I decided to create a Power Point using a couple dozen photos from the book, mainly provided by Carol Fox, Henry’s daughter. They would serve as a backdrop while I spoke, so the audience would not have to endure 45 minutes of seeing my goofy image on the screen. Since I plan to present at least some of my lectures in this manner for the photography class I am teaching this fall at LeTourneau University, this would be good practice.

The Senior U director had provided the presenters with a practice round the week before. He launched my lecture with a brief introduction. Soon, I was staring at images of 35 or so participants, sitting in their kitchens, bedrooms, living rooms and home offices. All of their microphones were muted, so nobody’s dog was barking while I spoke, and people could cough, sneeze or belch without being heard.

Meanwhile, my fingers were crossed that the UPS or FedEx truck wouldn’t come rumbling around our cul-de-sac. That always sets off an ear-splitting cacophony of barking from Sam and Rosie until the truck is gone up the hill. These are the same knuckleheads who don’t bother to raise their heads when the air-conditioning repairman comes inside to fix a unit. (Luckily, that hasn’t happened this season.) Thankfully, the dogs remained comatose on the couch during the session.
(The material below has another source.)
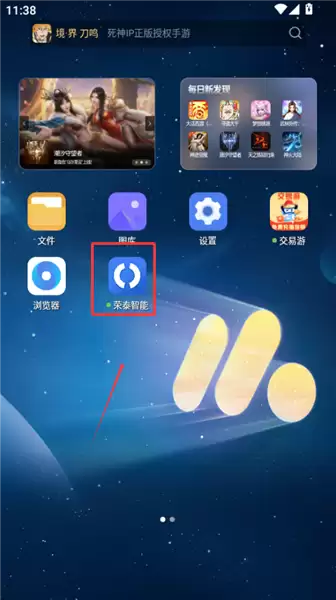 荣泰智能app设备绑定方法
I quickly got my mug off the screen and replaced it with the slide presentation. That’s when it got a bit weird. It felt like I was talking to myself. Normally, when speaking to a group, or a class, I wait for the audience to react to my attempts at humor. Sometimes, especially in a college classroom, I get that 1,000-yard stare that all teachers receive at some point. But once I shared my screen to show the photos, I had no idea if anyone could hear me. I asked, “Can y’all hear me?” The director assured me that I was coming through loud and clear. I plunged ahead, pausing for the laughter — or at least a chuckle or two — that I could not hear.

I finished after about 45 minutes and switched the screen back to my face. Questions were asked via the text-message function. After all had been answered, I said goodbye. The folks sitting in their homes waved and mouthed goodbye.

About two minutes later, a FedEx truck rolled past. The dogs went berserk.